WORK INSTRUCTION = Whatever appears in the records, retype it exactly, except for the pictures.

INPUT MATERIAL =
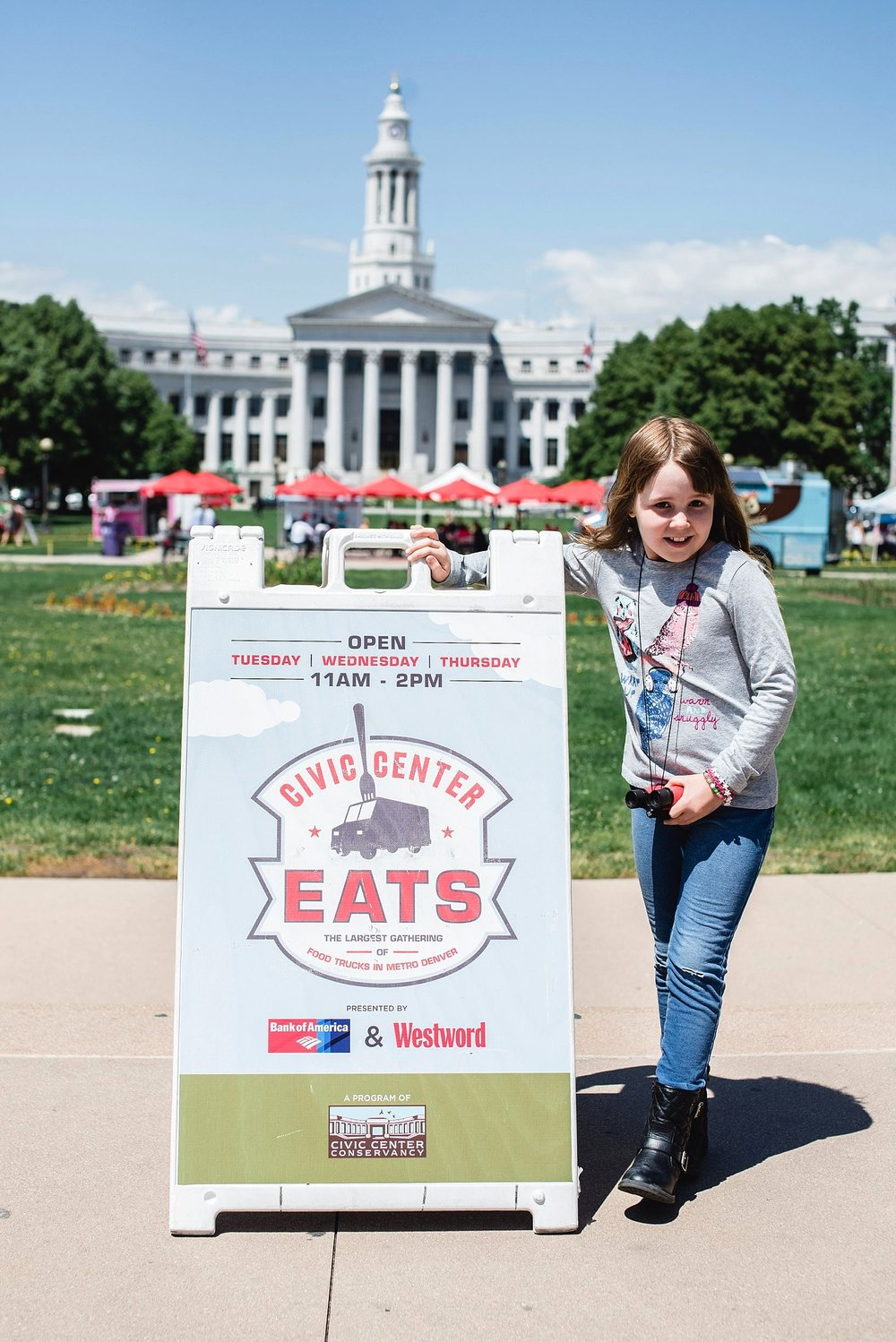A girl stands next to the sign for civic center eats in downtown denver, co. Denver Family Photographer | LIfestyle photography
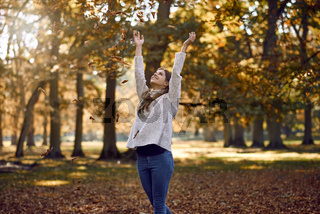 Joyful young woman throwing autumn leaves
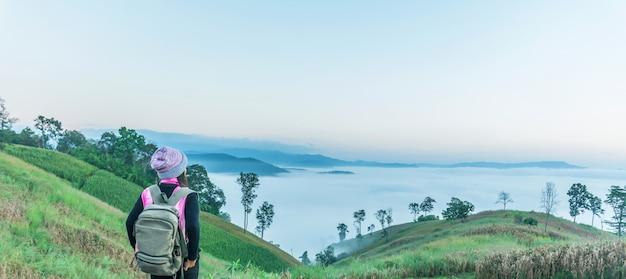 Turistas fêmeas de ásia que estão, olhando o cenário da montagem e o nascer do sol da manhã. Foto Premium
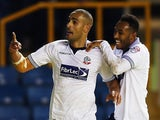 Darren Pratley of Bolton Wanderers celebrates scoring with team mate Rob Hall during the Sky Bet Championship match against Millwall on December 19, 2014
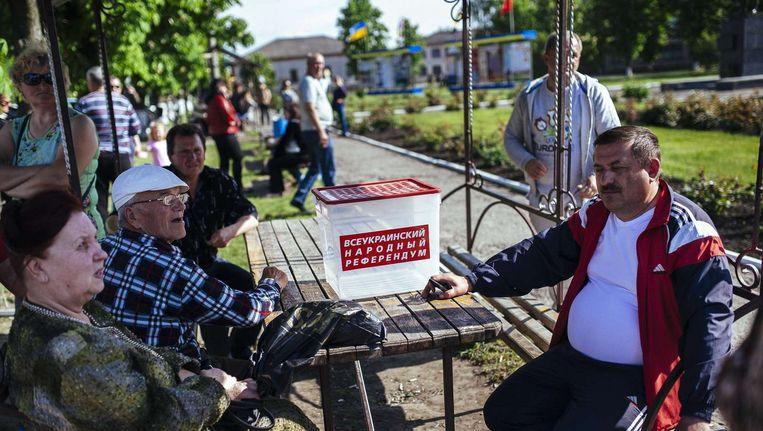 Inwoners van Svatove bij een lokaal 'mobiel stembureau'. Beeld afp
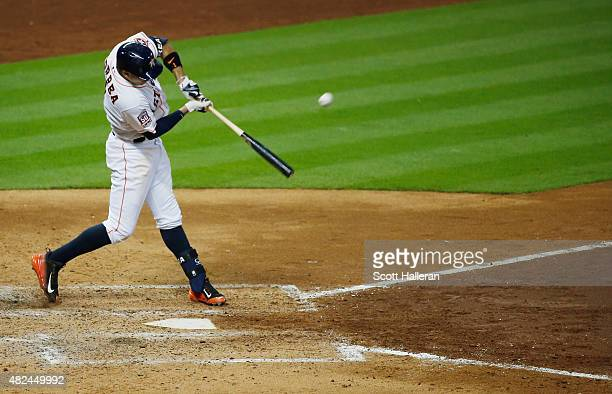 Carlos Correa of the Houston Astros swings at a pitch in the sixth inning against the Los Angeles Angels of Anaheim during their game at Minute Maid...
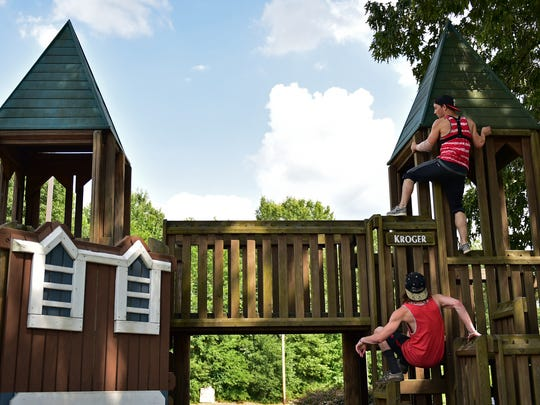 Dustin Cooke, top, and Tyler Clawson turn park facilities in Jackson into Parkour obstacles to overcome.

WRITTEN ANSWER =
A girl stands next to the sign for civic center eats in downtown denver, co. Denver Family Photographer | LIfestyle photography
 Joyful young woman throwing autumn leaves
 Turistas fêmeas de ásia que estão, olhando o cenário da montagem e o nascer do sol da manhã. Foto Premium
 Darren Pratley of Bolton Wanderers celebrates scoring with team mate Rob Hall during the Sky Bet Championship match against Millwall on December 19, 2014
 Inwoners van Svatove bij een lokaal 'mobiel stembureau'. Beeld afp
 Carlos Correa of the Houston Astros swings at a pitch in the sixth inning against the Los Angeles Angels of Anaheim during their game at Minute Maid...
 Dustin Cooke, top, and Tyler Clawson turn park facilities in Jackson into Parkour obstacles to overcome.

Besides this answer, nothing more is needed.